No documentário “Sensible Soccers: Manoel”, há um diálogo entre música contemporânea e cinema de arquivo. Considera que esta mistura entre linguagens e temporalidades é tendência, nostalgia ou resistência desta aceleração social e a suas ‘vistosas’ mudanças?

Não consigo discernir trendas com essa certeza. Não é essa a natureza e filosofia do festival e não temos a pretensão de que a nossa seleção seja um mosaico de contemporaneidade.

Ao recolher histórias orais de Alfama, o Cinalfama coloca os moradores como protagonistas. Mas até que ponto é possível criar um arquivo comunitário sem incorrer numa curadoria desigual ou romantizada das vivências? 

A resposta está na pergunta: Alfama vive, de facto, algo perdida entre uma nostalgia comunitária, um presente desapossado e um futuro incerto. Mas abordamos estas perplexidades olhando para o mundo e para o bairro. Essa dialética local e cosmopolita é a nossa singularidade. “É preciso sair do bairro para ver o bairro” está algures no nosso site.

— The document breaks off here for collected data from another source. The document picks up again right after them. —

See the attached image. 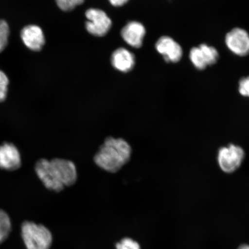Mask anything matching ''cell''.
Wrapping results in <instances>:
<instances>
[{"label": "cell", "mask_w": 249, "mask_h": 249, "mask_svg": "<svg viewBox=\"0 0 249 249\" xmlns=\"http://www.w3.org/2000/svg\"><path fill=\"white\" fill-rule=\"evenodd\" d=\"M145 34L144 26L136 21L127 23L121 30V36L124 41L136 48H140L142 46Z\"/></svg>", "instance_id": "8fae6325"}, {"label": "cell", "mask_w": 249, "mask_h": 249, "mask_svg": "<svg viewBox=\"0 0 249 249\" xmlns=\"http://www.w3.org/2000/svg\"><path fill=\"white\" fill-rule=\"evenodd\" d=\"M116 249H141L139 243L130 238H124L116 245Z\"/></svg>", "instance_id": "e0dca14e"}, {"label": "cell", "mask_w": 249, "mask_h": 249, "mask_svg": "<svg viewBox=\"0 0 249 249\" xmlns=\"http://www.w3.org/2000/svg\"><path fill=\"white\" fill-rule=\"evenodd\" d=\"M20 37L24 45L32 51H40L45 45L44 34L42 29L36 25H29L23 28Z\"/></svg>", "instance_id": "9c48e42d"}, {"label": "cell", "mask_w": 249, "mask_h": 249, "mask_svg": "<svg viewBox=\"0 0 249 249\" xmlns=\"http://www.w3.org/2000/svg\"><path fill=\"white\" fill-rule=\"evenodd\" d=\"M88 19L86 27L88 32L96 36H103L110 30L111 21L104 11L98 9H89L86 12Z\"/></svg>", "instance_id": "5b68a950"}, {"label": "cell", "mask_w": 249, "mask_h": 249, "mask_svg": "<svg viewBox=\"0 0 249 249\" xmlns=\"http://www.w3.org/2000/svg\"><path fill=\"white\" fill-rule=\"evenodd\" d=\"M111 64L118 71L127 72L132 70L135 65V56L126 49L120 48L111 55Z\"/></svg>", "instance_id": "7c38bea8"}, {"label": "cell", "mask_w": 249, "mask_h": 249, "mask_svg": "<svg viewBox=\"0 0 249 249\" xmlns=\"http://www.w3.org/2000/svg\"><path fill=\"white\" fill-rule=\"evenodd\" d=\"M226 43L233 53L240 56L249 54V36L247 31L234 29L227 34Z\"/></svg>", "instance_id": "52a82bcc"}, {"label": "cell", "mask_w": 249, "mask_h": 249, "mask_svg": "<svg viewBox=\"0 0 249 249\" xmlns=\"http://www.w3.org/2000/svg\"><path fill=\"white\" fill-rule=\"evenodd\" d=\"M129 0H109L111 5L114 7H121V6L125 4Z\"/></svg>", "instance_id": "d6986e66"}, {"label": "cell", "mask_w": 249, "mask_h": 249, "mask_svg": "<svg viewBox=\"0 0 249 249\" xmlns=\"http://www.w3.org/2000/svg\"><path fill=\"white\" fill-rule=\"evenodd\" d=\"M239 85V92L241 95L249 97V77L241 79Z\"/></svg>", "instance_id": "ac0fdd59"}, {"label": "cell", "mask_w": 249, "mask_h": 249, "mask_svg": "<svg viewBox=\"0 0 249 249\" xmlns=\"http://www.w3.org/2000/svg\"><path fill=\"white\" fill-rule=\"evenodd\" d=\"M132 154V147L125 140L109 136L99 147L93 161L101 169L116 173L129 163Z\"/></svg>", "instance_id": "7a4b0ae2"}, {"label": "cell", "mask_w": 249, "mask_h": 249, "mask_svg": "<svg viewBox=\"0 0 249 249\" xmlns=\"http://www.w3.org/2000/svg\"><path fill=\"white\" fill-rule=\"evenodd\" d=\"M21 235L27 249H50L53 237L50 230L42 225L26 221L21 227Z\"/></svg>", "instance_id": "3957f363"}, {"label": "cell", "mask_w": 249, "mask_h": 249, "mask_svg": "<svg viewBox=\"0 0 249 249\" xmlns=\"http://www.w3.org/2000/svg\"><path fill=\"white\" fill-rule=\"evenodd\" d=\"M218 57V52L213 47L205 44L193 48L189 54L193 64L200 70H204L208 65L215 64Z\"/></svg>", "instance_id": "8992f818"}, {"label": "cell", "mask_w": 249, "mask_h": 249, "mask_svg": "<svg viewBox=\"0 0 249 249\" xmlns=\"http://www.w3.org/2000/svg\"><path fill=\"white\" fill-rule=\"evenodd\" d=\"M35 171L45 188L54 192H61L73 186L77 180L75 164L65 159H40L36 161Z\"/></svg>", "instance_id": "6da1fadb"}, {"label": "cell", "mask_w": 249, "mask_h": 249, "mask_svg": "<svg viewBox=\"0 0 249 249\" xmlns=\"http://www.w3.org/2000/svg\"><path fill=\"white\" fill-rule=\"evenodd\" d=\"M10 30L8 23L4 20L0 19V53H1L8 43Z\"/></svg>", "instance_id": "5bb4252c"}, {"label": "cell", "mask_w": 249, "mask_h": 249, "mask_svg": "<svg viewBox=\"0 0 249 249\" xmlns=\"http://www.w3.org/2000/svg\"><path fill=\"white\" fill-rule=\"evenodd\" d=\"M21 160L19 151L10 142L0 145V169L14 171L21 166Z\"/></svg>", "instance_id": "ba28073f"}, {"label": "cell", "mask_w": 249, "mask_h": 249, "mask_svg": "<svg viewBox=\"0 0 249 249\" xmlns=\"http://www.w3.org/2000/svg\"><path fill=\"white\" fill-rule=\"evenodd\" d=\"M156 49L163 56L166 62H178L182 56L181 47L169 36H163L158 40Z\"/></svg>", "instance_id": "30bf717a"}, {"label": "cell", "mask_w": 249, "mask_h": 249, "mask_svg": "<svg viewBox=\"0 0 249 249\" xmlns=\"http://www.w3.org/2000/svg\"><path fill=\"white\" fill-rule=\"evenodd\" d=\"M238 249H249V245L247 244H243L241 246H239Z\"/></svg>", "instance_id": "ffe728a7"}, {"label": "cell", "mask_w": 249, "mask_h": 249, "mask_svg": "<svg viewBox=\"0 0 249 249\" xmlns=\"http://www.w3.org/2000/svg\"><path fill=\"white\" fill-rule=\"evenodd\" d=\"M9 83L7 74L0 70V102L4 101L7 98Z\"/></svg>", "instance_id": "9a60e30c"}, {"label": "cell", "mask_w": 249, "mask_h": 249, "mask_svg": "<svg viewBox=\"0 0 249 249\" xmlns=\"http://www.w3.org/2000/svg\"><path fill=\"white\" fill-rule=\"evenodd\" d=\"M11 228L10 217L5 211L0 209V245L7 239Z\"/></svg>", "instance_id": "4fadbf2b"}, {"label": "cell", "mask_w": 249, "mask_h": 249, "mask_svg": "<svg viewBox=\"0 0 249 249\" xmlns=\"http://www.w3.org/2000/svg\"><path fill=\"white\" fill-rule=\"evenodd\" d=\"M245 153L240 146L230 144L219 149L217 154V162L224 173H234L241 167Z\"/></svg>", "instance_id": "277c9868"}, {"label": "cell", "mask_w": 249, "mask_h": 249, "mask_svg": "<svg viewBox=\"0 0 249 249\" xmlns=\"http://www.w3.org/2000/svg\"><path fill=\"white\" fill-rule=\"evenodd\" d=\"M85 0H56L58 7L64 11L72 10L77 6L81 5Z\"/></svg>", "instance_id": "2e32d148"}]
</instances>
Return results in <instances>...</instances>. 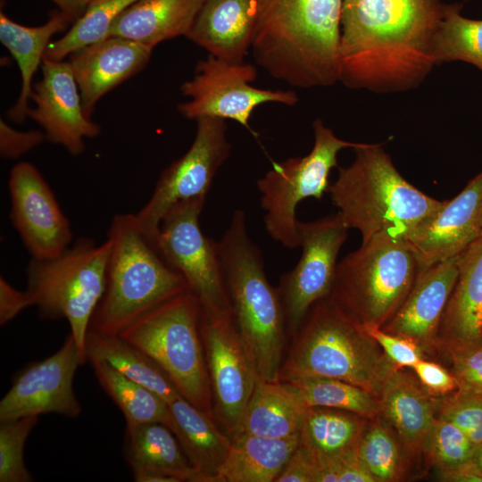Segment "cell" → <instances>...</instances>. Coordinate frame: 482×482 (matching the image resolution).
I'll return each instance as SVG.
<instances>
[{
	"label": "cell",
	"instance_id": "6da1fadb",
	"mask_svg": "<svg viewBox=\"0 0 482 482\" xmlns=\"http://www.w3.org/2000/svg\"><path fill=\"white\" fill-rule=\"evenodd\" d=\"M446 4L441 0H343L338 81L375 93L418 87L436 64Z\"/></svg>",
	"mask_w": 482,
	"mask_h": 482
},
{
	"label": "cell",
	"instance_id": "7a4b0ae2",
	"mask_svg": "<svg viewBox=\"0 0 482 482\" xmlns=\"http://www.w3.org/2000/svg\"><path fill=\"white\" fill-rule=\"evenodd\" d=\"M343 0H258L255 62L292 87L338 81Z\"/></svg>",
	"mask_w": 482,
	"mask_h": 482
},
{
	"label": "cell",
	"instance_id": "3957f363",
	"mask_svg": "<svg viewBox=\"0 0 482 482\" xmlns=\"http://www.w3.org/2000/svg\"><path fill=\"white\" fill-rule=\"evenodd\" d=\"M218 251L235 322L255 375L278 381L286 316L278 291L266 277L262 252L248 235L242 210L233 212Z\"/></svg>",
	"mask_w": 482,
	"mask_h": 482
},
{
	"label": "cell",
	"instance_id": "277c9868",
	"mask_svg": "<svg viewBox=\"0 0 482 482\" xmlns=\"http://www.w3.org/2000/svg\"><path fill=\"white\" fill-rule=\"evenodd\" d=\"M355 157L338 168L328 192L348 229H356L362 242L379 233L406 238L418 225L445 204L408 182L381 144L362 143Z\"/></svg>",
	"mask_w": 482,
	"mask_h": 482
},
{
	"label": "cell",
	"instance_id": "5b68a950",
	"mask_svg": "<svg viewBox=\"0 0 482 482\" xmlns=\"http://www.w3.org/2000/svg\"><path fill=\"white\" fill-rule=\"evenodd\" d=\"M287 356L279 380L313 378L343 380L379 398L388 376L397 367L362 326L344 313L328 297L308 312Z\"/></svg>",
	"mask_w": 482,
	"mask_h": 482
},
{
	"label": "cell",
	"instance_id": "8992f818",
	"mask_svg": "<svg viewBox=\"0 0 482 482\" xmlns=\"http://www.w3.org/2000/svg\"><path fill=\"white\" fill-rule=\"evenodd\" d=\"M107 239L105 288L88 330L119 335L154 308L189 290L183 276L141 231L135 214L115 215Z\"/></svg>",
	"mask_w": 482,
	"mask_h": 482
},
{
	"label": "cell",
	"instance_id": "52a82bcc",
	"mask_svg": "<svg viewBox=\"0 0 482 482\" xmlns=\"http://www.w3.org/2000/svg\"><path fill=\"white\" fill-rule=\"evenodd\" d=\"M418 277L406 238L379 233L337 263L328 297L361 326L383 328L401 308Z\"/></svg>",
	"mask_w": 482,
	"mask_h": 482
},
{
	"label": "cell",
	"instance_id": "ba28073f",
	"mask_svg": "<svg viewBox=\"0 0 482 482\" xmlns=\"http://www.w3.org/2000/svg\"><path fill=\"white\" fill-rule=\"evenodd\" d=\"M111 244L79 237L48 259L31 258L26 268L27 292L41 318L65 319L83 364L86 337L93 313L105 288Z\"/></svg>",
	"mask_w": 482,
	"mask_h": 482
},
{
	"label": "cell",
	"instance_id": "9c48e42d",
	"mask_svg": "<svg viewBox=\"0 0 482 482\" xmlns=\"http://www.w3.org/2000/svg\"><path fill=\"white\" fill-rule=\"evenodd\" d=\"M200 317V302L187 290L154 308L119 336L149 356L187 401L213 415Z\"/></svg>",
	"mask_w": 482,
	"mask_h": 482
},
{
	"label": "cell",
	"instance_id": "30bf717a",
	"mask_svg": "<svg viewBox=\"0 0 482 482\" xmlns=\"http://www.w3.org/2000/svg\"><path fill=\"white\" fill-rule=\"evenodd\" d=\"M312 127L314 144L308 154L273 162L257 181L265 229L275 242L288 249L300 246L295 215L299 203L310 197L320 200L328 190L330 170L337 167L338 153L362 144L339 138L320 119Z\"/></svg>",
	"mask_w": 482,
	"mask_h": 482
},
{
	"label": "cell",
	"instance_id": "8fae6325",
	"mask_svg": "<svg viewBox=\"0 0 482 482\" xmlns=\"http://www.w3.org/2000/svg\"><path fill=\"white\" fill-rule=\"evenodd\" d=\"M205 200L196 197L172 205L161 221L155 248L183 276L202 310L233 314L218 242L206 237L199 224Z\"/></svg>",
	"mask_w": 482,
	"mask_h": 482
},
{
	"label": "cell",
	"instance_id": "7c38bea8",
	"mask_svg": "<svg viewBox=\"0 0 482 482\" xmlns=\"http://www.w3.org/2000/svg\"><path fill=\"white\" fill-rule=\"evenodd\" d=\"M257 70L251 63L231 62L211 54L197 62L194 77L185 81L181 93L189 97L178 111L189 120L204 117L232 120L256 136L250 127L253 110L265 103L287 106L297 104L292 90H270L251 86Z\"/></svg>",
	"mask_w": 482,
	"mask_h": 482
},
{
	"label": "cell",
	"instance_id": "4fadbf2b",
	"mask_svg": "<svg viewBox=\"0 0 482 482\" xmlns=\"http://www.w3.org/2000/svg\"><path fill=\"white\" fill-rule=\"evenodd\" d=\"M195 121L191 146L161 173L149 200L135 213L141 231L154 245L169 209L180 201L206 197L230 153L224 120L204 117Z\"/></svg>",
	"mask_w": 482,
	"mask_h": 482
},
{
	"label": "cell",
	"instance_id": "5bb4252c",
	"mask_svg": "<svg viewBox=\"0 0 482 482\" xmlns=\"http://www.w3.org/2000/svg\"><path fill=\"white\" fill-rule=\"evenodd\" d=\"M297 229L302 254L295 268L280 278L278 288L292 336L311 308L329 295L348 230L338 212L314 221L298 220Z\"/></svg>",
	"mask_w": 482,
	"mask_h": 482
},
{
	"label": "cell",
	"instance_id": "9a60e30c",
	"mask_svg": "<svg viewBox=\"0 0 482 482\" xmlns=\"http://www.w3.org/2000/svg\"><path fill=\"white\" fill-rule=\"evenodd\" d=\"M200 332L213 415L230 436L239 427L257 377L238 333L234 314L211 313L201 309Z\"/></svg>",
	"mask_w": 482,
	"mask_h": 482
},
{
	"label": "cell",
	"instance_id": "2e32d148",
	"mask_svg": "<svg viewBox=\"0 0 482 482\" xmlns=\"http://www.w3.org/2000/svg\"><path fill=\"white\" fill-rule=\"evenodd\" d=\"M79 365L83 362L70 333L54 354L30 363L16 376L1 399L0 422L46 413L78 417L82 407L73 378Z\"/></svg>",
	"mask_w": 482,
	"mask_h": 482
},
{
	"label": "cell",
	"instance_id": "e0dca14e",
	"mask_svg": "<svg viewBox=\"0 0 482 482\" xmlns=\"http://www.w3.org/2000/svg\"><path fill=\"white\" fill-rule=\"evenodd\" d=\"M10 220L34 259H48L72 243L71 224L40 171L21 162L10 170Z\"/></svg>",
	"mask_w": 482,
	"mask_h": 482
},
{
	"label": "cell",
	"instance_id": "ac0fdd59",
	"mask_svg": "<svg viewBox=\"0 0 482 482\" xmlns=\"http://www.w3.org/2000/svg\"><path fill=\"white\" fill-rule=\"evenodd\" d=\"M42 79L33 84L28 117L40 125L46 140L81 154L85 140L96 137L100 127L84 112L79 87L68 61L44 59Z\"/></svg>",
	"mask_w": 482,
	"mask_h": 482
},
{
	"label": "cell",
	"instance_id": "d6986e66",
	"mask_svg": "<svg viewBox=\"0 0 482 482\" xmlns=\"http://www.w3.org/2000/svg\"><path fill=\"white\" fill-rule=\"evenodd\" d=\"M482 171L464 189L425 220L406 240L418 262V277L430 267L455 257L482 235ZM417 277V278H418Z\"/></svg>",
	"mask_w": 482,
	"mask_h": 482
},
{
	"label": "cell",
	"instance_id": "ffe728a7",
	"mask_svg": "<svg viewBox=\"0 0 482 482\" xmlns=\"http://www.w3.org/2000/svg\"><path fill=\"white\" fill-rule=\"evenodd\" d=\"M152 51L128 38L107 37L69 55L87 117L91 119L96 103L105 94L146 66Z\"/></svg>",
	"mask_w": 482,
	"mask_h": 482
},
{
	"label": "cell",
	"instance_id": "44dd1931",
	"mask_svg": "<svg viewBox=\"0 0 482 482\" xmlns=\"http://www.w3.org/2000/svg\"><path fill=\"white\" fill-rule=\"evenodd\" d=\"M458 255L420 274L401 308L381 328L411 340L427 358L437 353L439 326L457 278Z\"/></svg>",
	"mask_w": 482,
	"mask_h": 482
},
{
	"label": "cell",
	"instance_id": "7402d4cb",
	"mask_svg": "<svg viewBox=\"0 0 482 482\" xmlns=\"http://www.w3.org/2000/svg\"><path fill=\"white\" fill-rule=\"evenodd\" d=\"M458 274L442 315L437 353L482 344V235L458 255Z\"/></svg>",
	"mask_w": 482,
	"mask_h": 482
},
{
	"label": "cell",
	"instance_id": "603a6c76",
	"mask_svg": "<svg viewBox=\"0 0 482 482\" xmlns=\"http://www.w3.org/2000/svg\"><path fill=\"white\" fill-rule=\"evenodd\" d=\"M404 369H395L386 380L379 395L380 417L395 430L411 463L424 454L437 418L436 398Z\"/></svg>",
	"mask_w": 482,
	"mask_h": 482
},
{
	"label": "cell",
	"instance_id": "cb8c5ba5",
	"mask_svg": "<svg viewBox=\"0 0 482 482\" xmlns=\"http://www.w3.org/2000/svg\"><path fill=\"white\" fill-rule=\"evenodd\" d=\"M258 0H205L187 36L211 55L243 62L252 46Z\"/></svg>",
	"mask_w": 482,
	"mask_h": 482
},
{
	"label": "cell",
	"instance_id": "d4e9b609",
	"mask_svg": "<svg viewBox=\"0 0 482 482\" xmlns=\"http://www.w3.org/2000/svg\"><path fill=\"white\" fill-rule=\"evenodd\" d=\"M125 458L137 482H194L196 477L176 436L162 423L126 425Z\"/></svg>",
	"mask_w": 482,
	"mask_h": 482
},
{
	"label": "cell",
	"instance_id": "484cf974",
	"mask_svg": "<svg viewBox=\"0 0 482 482\" xmlns=\"http://www.w3.org/2000/svg\"><path fill=\"white\" fill-rule=\"evenodd\" d=\"M169 409V428L196 472L194 482H213L230 449V436L218 428L212 414L183 396L170 402Z\"/></svg>",
	"mask_w": 482,
	"mask_h": 482
},
{
	"label": "cell",
	"instance_id": "4316f807",
	"mask_svg": "<svg viewBox=\"0 0 482 482\" xmlns=\"http://www.w3.org/2000/svg\"><path fill=\"white\" fill-rule=\"evenodd\" d=\"M73 24L70 17L60 10L52 12L46 22L39 26H26L0 13V41L15 59L21 78L19 97L7 115L14 122H23L30 107L33 77L44 60L52 37L67 31Z\"/></svg>",
	"mask_w": 482,
	"mask_h": 482
},
{
	"label": "cell",
	"instance_id": "83f0119b",
	"mask_svg": "<svg viewBox=\"0 0 482 482\" xmlns=\"http://www.w3.org/2000/svg\"><path fill=\"white\" fill-rule=\"evenodd\" d=\"M205 0H139L112 23L108 37H120L154 49L161 42L187 37Z\"/></svg>",
	"mask_w": 482,
	"mask_h": 482
},
{
	"label": "cell",
	"instance_id": "f1b7e54d",
	"mask_svg": "<svg viewBox=\"0 0 482 482\" xmlns=\"http://www.w3.org/2000/svg\"><path fill=\"white\" fill-rule=\"evenodd\" d=\"M213 482H275L299 445V435L270 438L236 433Z\"/></svg>",
	"mask_w": 482,
	"mask_h": 482
},
{
	"label": "cell",
	"instance_id": "f546056e",
	"mask_svg": "<svg viewBox=\"0 0 482 482\" xmlns=\"http://www.w3.org/2000/svg\"><path fill=\"white\" fill-rule=\"evenodd\" d=\"M369 420L344 410L308 407L300 428L298 445L317 468L354 453Z\"/></svg>",
	"mask_w": 482,
	"mask_h": 482
},
{
	"label": "cell",
	"instance_id": "4dcf8cb0",
	"mask_svg": "<svg viewBox=\"0 0 482 482\" xmlns=\"http://www.w3.org/2000/svg\"><path fill=\"white\" fill-rule=\"evenodd\" d=\"M306 407L284 382L256 378L239 427L234 433L270 438L299 435Z\"/></svg>",
	"mask_w": 482,
	"mask_h": 482
},
{
	"label": "cell",
	"instance_id": "1f68e13d",
	"mask_svg": "<svg viewBox=\"0 0 482 482\" xmlns=\"http://www.w3.org/2000/svg\"><path fill=\"white\" fill-rule=\"evenodd\" d=\"M87 361L103 360L125 377L149 388L168 403L182 396L163 370L143 351L119 335L88 330Z\"/></svg>",
	"mask_w": 482,
	"mask_h": 482
},
{
	"label": "cell",
	"instance_id": "d6a6232c",
	"mask_svg": "<svg viewBox=\"0 0 482 482\" xmlns=\"http://www.w3.org/2000/svg\"><path fill=\"white\" fill-rule=\"evenodd\" d=\"M98 383L122 411L126 425L158 422L169 428V403L103 360L88 361Z\"/></svg>",
	"mask_w": 482,
	"mask_h": 482
},
{
	"label": "cell",
	"instance_id": "836d02e7",
	"mask_svg": "<svg viewBox=\"0 0 482 482\" xmlns=\"http://www.w3.org/2000/svg\"><path fill=\"white\" fill-rule=\"evenodd\" d=\"M356 454L376 482L403 480L410 464L395 430L381 417L368 420Z\"/></svg>",
	"mask_w": 482,
	"mask_h": 482
},
{
	"label": "cell",
	"instance_id": "e575fe53",
	"mask_svg": "<svg viewBox=\"0 0 482 482\" xmlns=\"http://www.w3.org/2000/svg\"><path fill=\"white\" fill-rule=\"evenodd\" d=\"M286 384L306 408L339 409L368 419H375L381 415L378 397L360 386L343 380L313 378Z\"/></svg>",
	"mask_w": 482,
	"mask_h": 482
},
{
	"label": "cell",
	"instance_id": "d590c367",
	"mask_svg": "<svg viewBox=\"0 0 482 482\" xmlns=\"http://www.w3.org/2000/svg\"><path fill=\"white\" fill-rule=\"evenodd\" d=\"M139 0H92L85 12L46 47L44 59L62 61L71 53L109 35L114 21Z\"/></svg>",
	"mask_w": 482,
	"mask_h": 482
},
{
	"label": "cell",
	"instance_id": "8d00e7d4",
	"mask_svg": "<svg viewBox=\"0 0 482 482\" xmlns=\"http://www.w3.org/2000/svg\"><path fill=\"white\" fill-rule=\"evenodd\" d=\"M461 5L446 4L435 48L436 64L461 61L482 71V21L461 14Z\"/></svg>",
	"mask_w": 482,
	"mask_h": 482
},
{
	"label": "cell",
	"instance_id": "74e56055",
	"mask_svg": "<svg viewBox=\"0 0 482 482\" xmlns=\"http://www.w3.org/2000/svg\"><path fill=\"white\" fill-rule=\"evenodd\" d=\"M476 447L453 422L437 417L426 443L427 463L437 470L449 469L473 459Z\"/></svg>",
	"mask_w": 482,
	"mask_h": 482
},
{
	"label": "cell",
	"instance_id": "f35d334b",
	"mask_svg": "<svg viewBox=\"0 0 482 482\" xmlns=\"http://www.w3.org/2000/svg\"><path fill=\"white\" fill-rule=\"evenodd\" d=\"M39 416L0 422V482H31L24 461L26 440Z\"/></svg>",
	"mask_w": 482,
	"mask_h": 482
},
{
	"label": "cell",
	"instance_id": "ab89813d",
	"mask_svg": "<svg viewBox=\"0 0 482 482\" xmlns=\"http://www.w3.org/2000/svg\"><path fill=\"white\" fill-rule=\"evenodd\" d=\"M436 415L455 424L476 449L482 445V395L457 390L436 398Z\"/></svg>",
	"mask_w": 482,
	"mask_h": 482
},
{
	"label": "cell",
	"instance_id": "60d3db41",
	"mask_svg": "<svg viewBox=\"0 0 482 482\" xmlns=\"http://www.w3.org/2000/svg\"><path fill=\"white\" fill-rule=\"evenodd\" d=\"M446 358L458 390L482 395V344L453 352Z\"/></svg>",
	"mask_w": 482,
	"mask_h": 482
},
{
	"label": "cell",
	"instance_id": "b9f144b4",
	"mask_svg": "<svg viewBox=\"0 0 482 482\" xmlns=\"http://www.w3.org/2000/svg\"><path fill=\"white\" fill-rule=\"evenodd\" d=\"M363 328L399 368L411 369L419 361L427 358L422 350L406 337L388 333L375 326H364Z\"/></svg>",
	"mask_w": 482,
	"mask_h": 482
},
{
	"label": "cell",
	"instance_id": "7bdbcfd3",
	"mask_svg": "<svg viewBox=\"0 0 482 482\" xmlns=\"http://www.w3.org/2000/svg\"><path fill=\"white\" fill-rule=\"evenodd\" d=\"M411 370L433 398H443L458 390L457 381L450 370L435 361L421 359Z\"/></svg>",
	"mask_w": 482,
	"mask_h": 482
},
{
	"label": "cell",
	"instance_id": "ee69618b",
	"mask_svg": "<svg viewBox=\"0 0 482 482\" xmlns=\"http://www.w3.org/2000/svg\"><path fill=\"white\" fill-rule=\"evenodd\" d=\"M46 136L43 130L21 131L0 120V155L4 159H17L38 146Z\"/></svg>",
	"mask_w": 482,
	"mask_h": 482
},
{
	"label": "cell",
	"instance_id": "f6af8a7d",
	"mask_svg": "<svg viewBox=\"0 0 482 482\" xmlns=\"http://www.w3.org/2000/svg\"><path fill=\"white\" fill-rule=\"evenodd\" d=\"M30 306H33V303L27 290H17L3 276H1L0 325H6L23 310Z\"/></svg>",
	"mask_w": 482,
	"mask_h": 482
},
{
	"label": "cell",
	"instance_id": "bcb514c9",
	"mask_svg": "<svg viewBox=\"0 0 482 482\" xmlns=\"http://www.w3.org/2000/svg\"><path fill=\"white\" fill-rule=\"evenodd\" d=\"M315 480L316 466L298 445L275 482H315Z\"/></svg>",
	"mask_w": 482,
	"mask_h": 482
},
{
	"label": "cell",
	"instance_id": "7dc6e473",
	"mask_svg": "<svg viewBox=\"0 0 482 482\" xmlns=\"http://www.w3.org/2000/svg\"><path fill=\"white\" fill-rule=\"evenodd\" d=\"M438 478L449 482H482V471L472 459L457 466L438 470Z\"/></svg>",
	"mask_w": 482,
	"mask_h": 482
},
{
	"label": "cell",
	"instance_id": "c3c4849f",
	"mask_svg": "<svg viewBox=\"0 0 482 482\" xmlns=\"http://www.w3.org/2000/svg\"><path fill=\"white\" fill-rule=\"evenodd\" d=\"M58 10L67 14L74 23L87 10L92 0H51Z\"/></svg>",
	"mask_w": 482,
	"mask_h": 482
},
{
	"label": "cell",
	"instance_id": "681fc988",
	"mask_svg": "<svg viewBox=\"0 0 482 482\" xmlns=\"http://www.w3.org/2000/svg\"><path fill=\"white\" fill-rule=\"evenodd\" d=\"M473 460L482 471V445L476 449Z\"/></svg>",
	"mask_w": 482,
	"mask_h": 482
},
{
	"label": "cell",
	"instance_id": "f907efd6",
	"mask_svg": "<svg viewBox=\"0 0 482 482\" xmlns=\"http://www.w3.org/2000/svg\"><path fill=\"white\" fill-rule=\"evenodd\" d=\"M480 223H481V229H482V214H481Z\"/></svg>",
	"mask_w": 482,
	"mask_h": 482
}]
</instances>
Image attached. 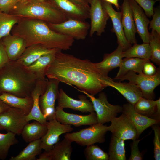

A presença do Brasil como país convidado em 2025 projeta o festival num eixo transatlântico. No atual clima político e cultural dos dois países, o que significa esta aproximação? É apenas simbólica ou pode traduzir-se em alianças concretas de produção e resistência?

A proximidade luso-brasileira tem resistido a conjunturas diversas. Dialogar com o cinema brasileiro é dialogar com a maior comunidade emigrante em Portugal e essa relação não é simbólica, é concreta.

O que pode dizer sobre os convidados desta edição?

À semelhança das edições anteriores, o Cinalfama Lisbon Film Festival procura aproximar os realizadores e as equipas artísticas e, sempre que possível, trazê-los a este território improvável onde o melhor do cinema independente está acessível a quem visita, mas também a quem passa e fica.

Nesta quarta edição que metas pretende conquistar para servir de arranque para a quinta edição?

O crescimento é sempre uma premissa, mas trabalhamos para que aconteça sempre dentro da nossa filosofia que é de intimidade. Assim, ano após ano, o Cinalfama Lisbon Film Festival procura sempre solidificar a programação, as relações com parceiros, como o Museu do Fado, e, claro, a construção de um público que permaneça e regresse.